Non è un luogo comune, e neppure un dato improbabile, affermare che la polverizzazione delle liste di oggi sarà, domani, accompagnata da un ancora più alto assenteismo elettorale: non più espressivo di un rifiuto della politica, bensì dello scadimento progressivo della qualità della politica e dei metodi cui si ricorre – da parte di tutti i soggetti in scena – a organizzare consensi e dissensi che diano un senso compiuto ad una comunità che nutra davvero fede nella democrazia, nei suoi valori e nei suoi riti.
 
L’assenza di certezza non è di per sé un cattivo segno, non essendo dell’uomo possedere certezze. Ma una corretta valutazione della complessità dei problemi che ci attanagliano tutti, ovunque collocati quanto a preferenze politiche, non può esaurirsi nello sperare che il governo in atto sia davvero migliore del precedente e possa addirittura prefigurare una modalità politica da imitare dopo il voto politico anch’esso praticamente alle porte.
++++++
ATTIVITÀ 1:
Secondo il brano sulla politica, da che cosa sarà accompagnata domani la polverizzazione delle liste di oggi?
ATTIVITÀ 2:
Ricopia dal brano sulla politica il passo che va da "Non è un luogo" a "nei suoi riti.".
Per rispondere non servono le righe.

DATI FORNITI:
++++++
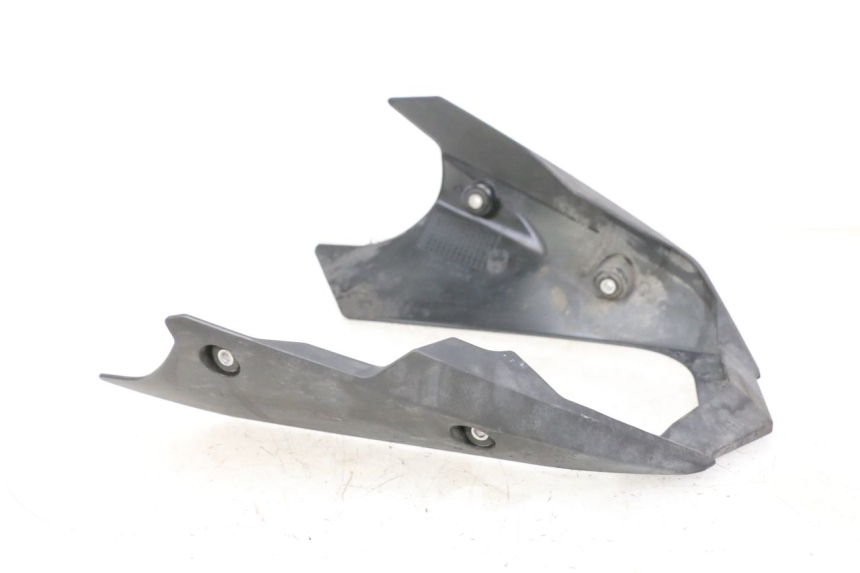 photo de BUGSPOILER YAMAHA XJ6 ABS 600 (2008 - 2016)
++++++
RISULTATO 1:
Da un ancora più alto assenteismo elettorale.

RISULTATO 2:
Non è un luogo comune, e neppure un dato improbabile, affermare che la polverizzazione delle liste di oggi sarà, domani, accompagnata da un ancora più alto assenteismo elettorale: non più espressivo di un rifiuto della politica, bensì dello scadimento progressivo della qualità della politica e dei metodi cui si ricorre – da parte di tutti i soggetti in scena – a organizzare consensi e dissensi che diano un senso compiuto ad una comunità che nutra davvero fede nella democrazia, nei suoi valori e nei suoi riti.